Book that changed your life:

The House of India Cookbook, a 1960s paperback (you'll never find it).

Favorite line from a book:

"All morons hate it when you call them a moron." --Holden Caulfield in Catcher in the Rye.

Book you most want to read again for the first time:

The Human Stain by Philip Roth.

photo by Romulo Yanes


Mark Bittman's Brownies

Ridiculously easy, ridiculously good.

TIME 30 to 40 minutes
MAKES 9 to 12

8 tablespoons (1 stick) butter, plus a little more for greasing the pan
3 ounces unsweetened chocolate, roughly chopped
1 cup sugar
2 eggs
½ cup all-purpose flour
Pinch salt
½ teaspoon vanilla extract, optional

Heat the oven to 350°F. Grease a square baking pan with butter or line it by overlapping 2 pieces of parchment paper or aluminum foil crosswise and grease the lining.

Combine the stick of butter and the chocolate in a small saucepan over very low heat, stirring occasionally. (Or microwave them in a large microwave-safe bowl on medium for 10-second intervals, stirring after each.) When the chocolate is just about melted, remove the saucepan from the heat (or bowl from the microwave) and continue to stir until the mixture is smooth.

Transfer the mixture to a large bowl (or use the bowl you put in the microwave) and stir in the sugar. Then beat in the eggs, one at a time. Gently stir in the flour, salt, and the vanilla if you're using it.

Pour and scrape the mixture into the prepared pan and bake for 20 to 25 minutes, until just barely set in the middle. Cool on a rack until set. If you used parchment, lift it out to remove the brownies. If not, cut them in squares right in the pan. Store, covered, at room temperature, for no more than a day.

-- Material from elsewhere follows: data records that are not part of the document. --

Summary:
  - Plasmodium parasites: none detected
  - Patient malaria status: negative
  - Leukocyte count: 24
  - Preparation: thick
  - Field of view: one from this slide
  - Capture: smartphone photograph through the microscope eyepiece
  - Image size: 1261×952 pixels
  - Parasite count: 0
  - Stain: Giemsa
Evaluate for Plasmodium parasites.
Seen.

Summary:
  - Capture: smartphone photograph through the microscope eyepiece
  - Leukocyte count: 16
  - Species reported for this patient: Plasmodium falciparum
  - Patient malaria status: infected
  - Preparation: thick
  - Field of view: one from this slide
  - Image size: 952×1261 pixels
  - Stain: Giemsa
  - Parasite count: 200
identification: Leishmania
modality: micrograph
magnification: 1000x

FAILING THE TOOTHPICK TEST A clean toothpick might signal some cakes are ready, but it means brownies are overcooked. Their signal: a crust on top with a slightly jiggly center underneath.

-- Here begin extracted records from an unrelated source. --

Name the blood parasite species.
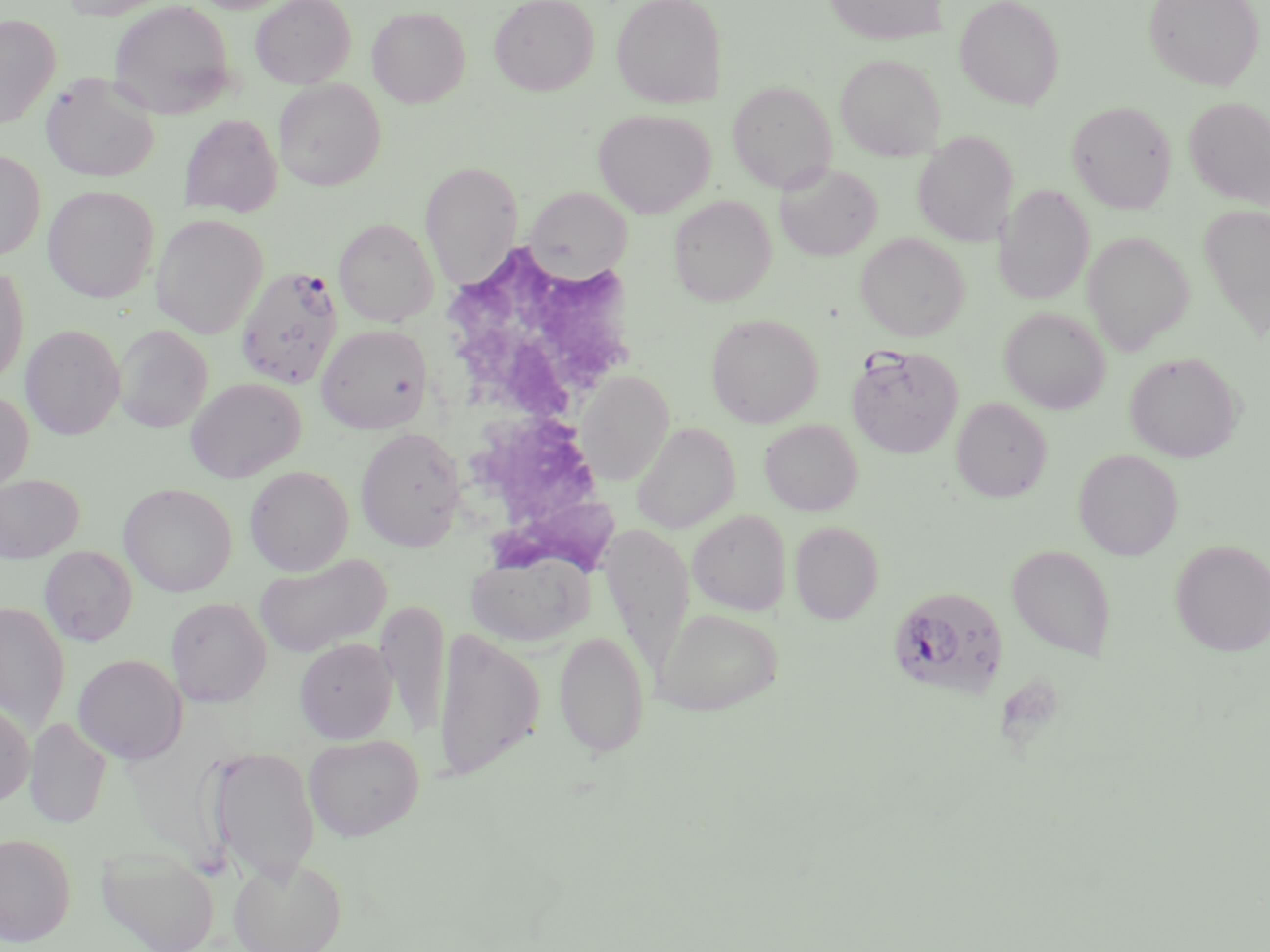
Plasmodium falciparum.

Approximate bounding boxes as [x1, y1, x2, y2] in pixels. Uninfected red blood cell locations: [60, 0, 174, 19], [250, 0, 355, 89], [489, 0, 600, 96], [611, 0, 727, 108], [823, 0, 949, 45], [955, 0, 1065, 109], [1144, 0, 1265, 91], [108, 1, 236, 119], [367, 6, 471, 108], [0, 14, 61, 130], [835, 53, 946, 160], [41, 72, 160, 182], [273, 78, 385, 190], [727, 81, 836, 193], [1184, 96, 1270, 209], [1067, 100, 1177, 214], [593, 109, 716, 217], [179, 114, 282, 217], [912, 132, 1018, 247], [0, 150, 46, 260], [421, 161, 523, 289], [775, 163, 882, 260], [994, 184, 1094, 305], [42, 185, 159, 302], [526, 189, 630, 279], [669, 196, 776, 306], [1199, 204, 1270, 341], [150, 213, 267, 338], [334, 218, 438, 327], [1083, 232, 1193, 355], [856, 233, 970, 341], [0, 264, 29, 387], [1000, 307, 1110, 414], [706, 313, 823, 427], [317, 323, 433, 433], [20, 324, 125, 439], [113, 325, 213, 433], [1125, 352, 1242, 462], [576, 372, 673, 484], [186, 377, 306, 482], [0, 389, 34, 495], [951, 397, 1052, 502], [759, 419, 862, 515], [633, 422, 739, 533], [355, 427, 466, 550], [1074, 449, 1183, 560], [245, 466, 353, 575], [0, 473, 85, 563], [119, 483, 237, 596], [688, 510, 791, 615], [789, 521, 883, 624], [1171, 539, 1270, 656], [1007, 545, 1116, 660], [39, 546, 138, 646], [465, 549, 592, 646], [254, 554, 391, 657], [165, 597, 272, 708], [377, 599, 449, 739], [0, 601, 70, 733], [654, 607, 784, 715], [434, 628, 542, 780], [554, 630, 650, 758], [294, 637, 397, 743], [73, 653, 187, 763], [0, 700, 35, 806], [25, 718, 112, 828], [303, 734, 424, 840], [207, 746, 320, 883], [0, 833, 76, 947], [97, 845, 220, 952], [229, 855, 346, 952]. White blood cell locations: [436, 242, 644, 591]. Plasmodium falciparum-infected red blood cell locations: [235, 264, 344, 390], [846, 344, 964, 459], [887, 586, 1009, 700]. Platelet locations: [996, 674, 1066, 748]. Thin blood smear. Single field of view. Optical microscopy. Image is 1270×952 pixels. May-Grünwald-Giemsa-stained preparation. Captured at 1000x magnification.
Assess this cell for malaria.
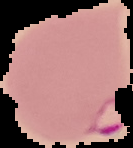
It is parasitized.

Summary:
  - Image type: segmented cell region with the area outside set to black
  - Image size: 133×148 pixels
  - Preparation: thin blood film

If you use parchment paper (or foil) to line the pan, leave an extra inch or two overhanging each end. When the brownies are cool, grab each flap and lift them out of the pan.

Err on the side of underbaking: An overcooked brownie is dry and cakey, while an undercooked brownie is gooey and delicious.


Nutty Brownies: In Step 3, substitute ¼ cup finely ground hazelnuts, almonds, walnuts, or pecans (use the food processor or blender to grind them) for ¼ cup of the flour and add 1 cup lightly toasted, roughly chopped nuts to the batter.

Cocoa Brownies: After the brownies cool a bit but are still warm, put 2 tablespoons cocoa in a small strainer and shake it over the pan to dust the tops of the brownies.